WASHINGTON — The U.S. government's multibillion-dollar bailout of Citigroup Inc. requires the giant financial services company to lower loan rates for struggling homebuyers who are behind on their mortgage payments.
Borrowers whose loans are in a $306 billion pool of Citigroup assets that have new government backing might qualify for a reduction on their payment to 38 percent of their monthly income.
As of late Monday, neither the government nor Citigroup could provide an estimate on how many borrowers might qualify for assistance. If the bulk of those assets are mortgages or securities based on them, potentially hundreds of thousands of borrowers could be helped.
"We are reviewing the mortgage portfolio to determine the universe of potential eligible borrowers for modifications," Federal Deposit Insurance Corp. spokesman Andrew Gray said.
The loan modification requirement was part of a complex deal worked out between federal regulators and Citigroup over the weekend. It is based on a model created by the FDIC and already applied to IndyMac Bank, a failed savings and loan in Pasadena, Calif.
The government has not released a breakdown of assets in the Citigroup pool. Regulators have described it as "loans and securities backed by residential and commercial real estate and other such assets."
Under the agreement, the Treasury Department will make a direct investment in the bank, plus guarantee against the "possibility of unusually large losses" in the $306 billion pool. Citigroup will assume the first $29 billion in losses. Beyond that, the government would absorb 90 percent of the remaining losses, and Citigroup 10 percent.
The Citigroup arrangement will not include any federal loan guarantees, Gray said. The IndyMac plan doesn't have those government guarantees either.
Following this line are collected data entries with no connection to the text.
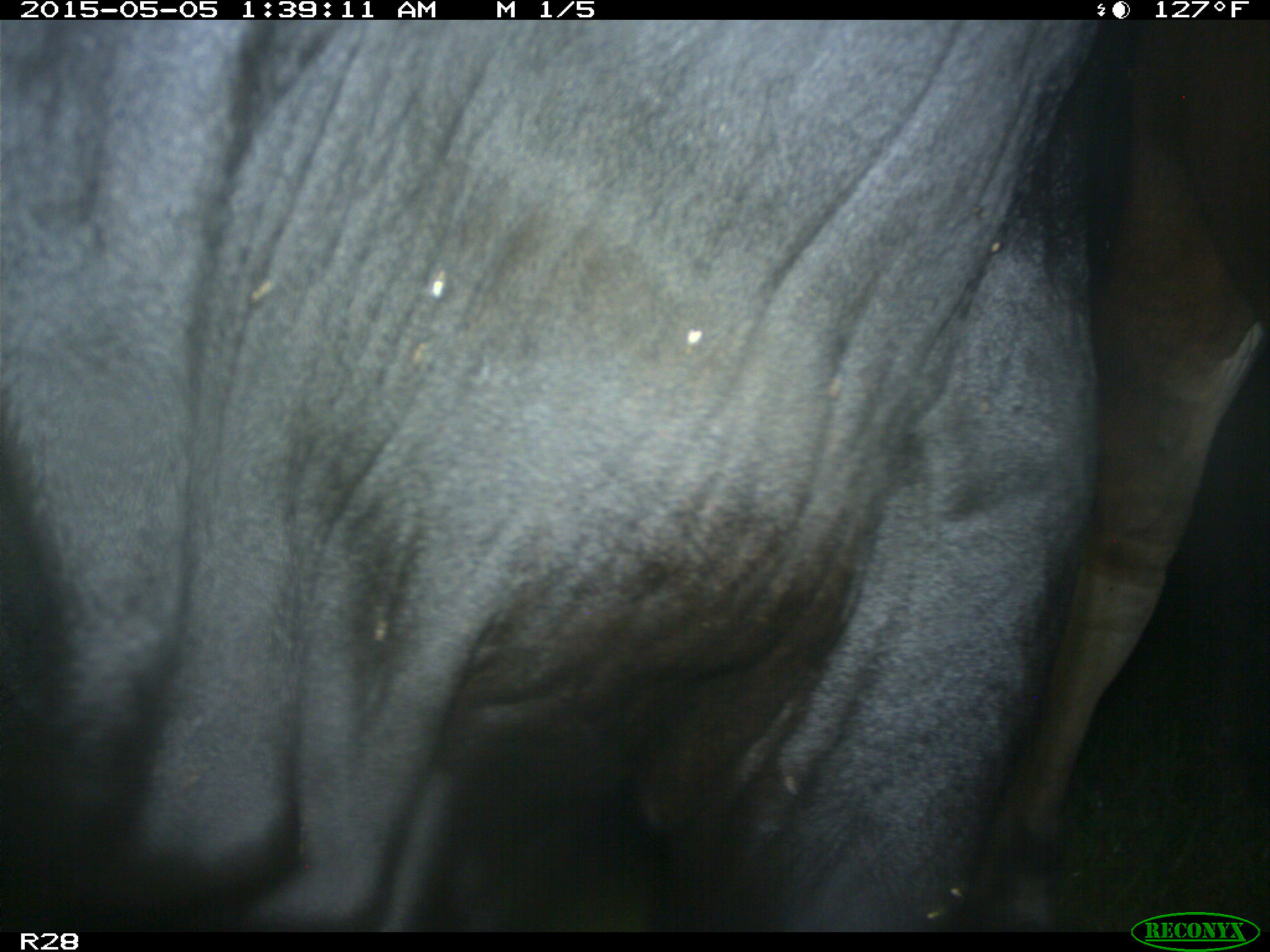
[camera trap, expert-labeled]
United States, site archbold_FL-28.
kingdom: Animalia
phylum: Chordata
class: Mammalia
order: Artiodactyla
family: Bovidae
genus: Bos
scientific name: Bos taurus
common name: domestic cow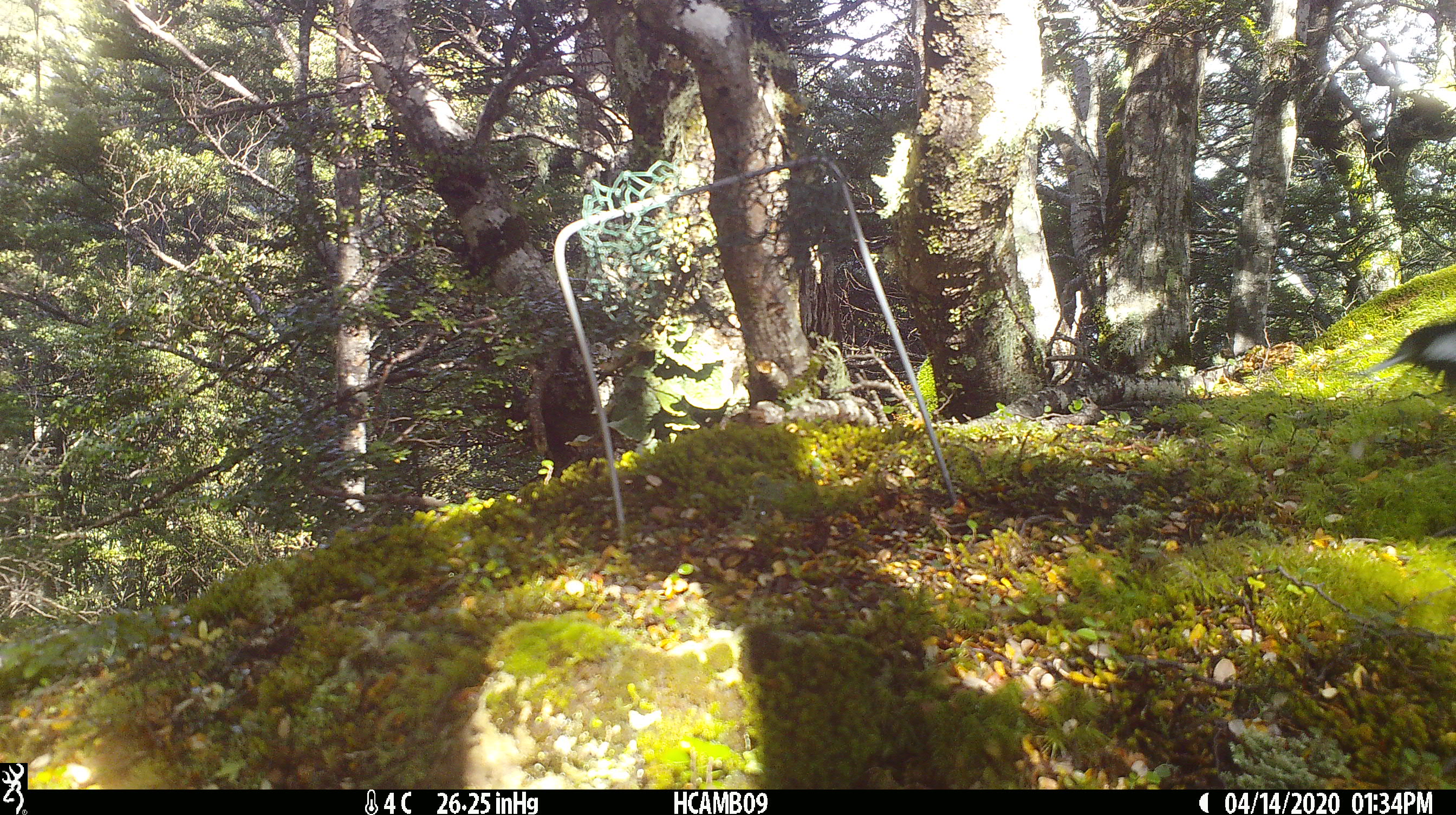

Under the IndyMac plan, mortgage payments are lowered to 38 percent or less of a homeowner's monthly income for qualified applicants. To reach the target payment, the lending rate could drop to as low as 3 percent and stay there for five years. After five years, interest rates rise annually to the national market survey rate, where it is capped.
As an example, the FDIC cites a borrower with an outstanding principal balance of $647,144 who has fallen behind on her monthly payments. The FDIC drops the borrower's interest rate to 3 percent for five years. That lowers the monthly payment from $3,305 to $2,504. The rate rises slowly over the next five years, requiring a $3,770 payment by year nine at the market rate.
So what's the catch? By spreading interest payments over a longer period, and foregoing payments on principal, the buyer won't own the home at the end of the 30-year term. The sample borrower in the FDIC case would still end up owing a $335,807 at the end of 30 years. The borrower would be left to take out another loan.
Not all borrowers qualify. The loan modification must net the lender more money than foreclosure would. Lenders can sometimes lose up to 40 percent of a loan's value through foreclosure.
The plan has gotten plenty of attention in Washington as lawmakers and President-elect Barack Obama have called for a more systematic approach to stem the tide of mortgage foreclosures.
Data from RealtyTrac Inc. show that foreclosures surged by 25 percent last month from year-ago levels. One in every 452 housing units in the nation was the subject of a foreclosure filing, the company reported.
In addition to Citigroup, Fannie Mae and Freddie Mac and for two other failed thrifts taken over by the government last week are adopting the FDIC-IndyMac approach for easing homeowners' monthly mortgage payments.
FDIC Chairman Sheila Bair is also pushing a more ambitious, nationwide plan for foreclosure relief. That plan includes $24 billion in government loan guarantees to insure lenders against borrowers who still default on the renegotiated mortgages despite the lower payments.
Citigroup has instituted its own foreclosure mitigation plan in addition to the one it signed with the government on Sunday.
Two weeks ago, the bank launched a six-month program for reaching out to 500,000 homeowners who have yet to fall behind on their mortgage payments but might need their payments reworked to remain current. The company said the effort will result in workouts of approximately $20 billion in underlying mortgage balances.